If you're in debt — especially if you're in significant debt — frugality will only get you so far. To really make a dent, you have to increase your income.
The option recommended most frequently on personal finance blogs I have read is freelancing or consulting on the side. Another option is a second job (usually hourly work of some kind).
However, side jobs aren't always the most effective way to increase your income. Freelance work is often sporadic and part-time/hourly work doesn't typically pay all that well. Time and mental energy are finite resources. Focusing too much on your side gig(s) may come at the cost of your career or interfere with your balance between time and money.
When I think about increasing my income in a sustainable, long-term way, I am usually thinking about getting a higher-paying primary position (a.k.a. “day job”). Earning more at my day job would have significant benefits:
- The more I can make at my day job, the less I have to earn on the side.
- By focusing my mental energy on my day job and improving my performance, I become a better candidate for advancement (read: the next higher-paying job) on my career path.

WHAT IS ASKED:
#1 Check each statement against the piece on increasing income. Mark it yes or no, and quote the words from the piece that decide it.
(a) The piece holds that frugality alone is enough to clear significant debt.
(b) Freelancing or consulting on the side is the option the writer has seen recommended most often on personal finance blogs.
(c) Part-time or hourly work is said to pay well as a rule.
#2 Answer these questions using the piece on increasing income:
(a) Which two things does it call finite resources?
(b) What informal name does it give a primary position?
(c) What does it say "advancement" means?
#3 Carry on with the piece on increasing income from its last line, keeping the writer's voice and the bulleted list of benefits.

LISTING:

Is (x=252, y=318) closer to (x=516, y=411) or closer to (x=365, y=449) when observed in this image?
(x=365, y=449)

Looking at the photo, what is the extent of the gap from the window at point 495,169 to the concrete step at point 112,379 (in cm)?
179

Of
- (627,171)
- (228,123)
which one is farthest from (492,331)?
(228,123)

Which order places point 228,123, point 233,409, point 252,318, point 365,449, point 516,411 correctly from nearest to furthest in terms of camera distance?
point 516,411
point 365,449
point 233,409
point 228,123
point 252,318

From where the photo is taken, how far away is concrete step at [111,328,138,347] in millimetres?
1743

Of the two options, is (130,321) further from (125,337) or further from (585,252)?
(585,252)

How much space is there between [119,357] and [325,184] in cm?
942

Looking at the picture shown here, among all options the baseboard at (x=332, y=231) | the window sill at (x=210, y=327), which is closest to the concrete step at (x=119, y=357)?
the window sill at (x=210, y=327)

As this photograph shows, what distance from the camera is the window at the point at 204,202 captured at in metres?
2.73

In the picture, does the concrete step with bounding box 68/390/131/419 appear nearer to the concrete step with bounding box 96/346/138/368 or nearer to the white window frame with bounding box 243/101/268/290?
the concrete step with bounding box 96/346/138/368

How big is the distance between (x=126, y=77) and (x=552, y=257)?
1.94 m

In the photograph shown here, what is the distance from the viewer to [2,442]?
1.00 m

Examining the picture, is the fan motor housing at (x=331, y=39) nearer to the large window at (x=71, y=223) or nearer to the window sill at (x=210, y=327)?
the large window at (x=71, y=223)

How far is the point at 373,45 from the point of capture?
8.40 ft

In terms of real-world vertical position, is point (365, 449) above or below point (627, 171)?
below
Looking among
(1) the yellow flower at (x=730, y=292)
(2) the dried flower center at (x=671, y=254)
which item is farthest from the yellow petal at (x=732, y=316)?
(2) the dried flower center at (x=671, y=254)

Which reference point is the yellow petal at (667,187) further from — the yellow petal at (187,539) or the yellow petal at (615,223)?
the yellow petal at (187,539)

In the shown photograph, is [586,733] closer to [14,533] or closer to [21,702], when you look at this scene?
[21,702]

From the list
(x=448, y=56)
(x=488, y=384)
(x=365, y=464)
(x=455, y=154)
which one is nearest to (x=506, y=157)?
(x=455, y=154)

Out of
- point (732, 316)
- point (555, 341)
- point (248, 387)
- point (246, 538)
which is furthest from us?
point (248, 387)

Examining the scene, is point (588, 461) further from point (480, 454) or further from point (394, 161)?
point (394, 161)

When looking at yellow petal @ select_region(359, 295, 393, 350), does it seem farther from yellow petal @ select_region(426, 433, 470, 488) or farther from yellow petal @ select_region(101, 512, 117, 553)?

ANSWER LIST:
#1
(a) No: "frugality will only get you so far."
(b) Yes: "The option recommended most frequently on personal finance blogs I have read is freelancing or consulting on the side."
(c) No: "part-time/hourly work doesn't typically pay all that well."

#2
(a) Time and mental energy.
(b) "Day job."
(c) The next higher-paying job on the writer's career path.

#3
- Higher-paying jobs tend to mean more responsibility — which, for me at least (and others might feel differently), means greater job satisfaction.
My philosophy of job-hunting
I've been in my current position just over four years. During that time, I've applied for 11 other positions. Out of those 11 applications, I've had four first-round interviews, two second-round interviews, and one job offer.
I could be casting a wider net, of course. However, I try to apply only for jobs that I think I'd actually be a good fit for. I think a 36% first-round interview success rate says that I'm doing a pretty decent job at that.
I am lucky enough to work in an incredibly supportive and healthy environment with great people. I enjoy what I do and who I work with. Maintaining a good work-life balance is encouraged and appreciated.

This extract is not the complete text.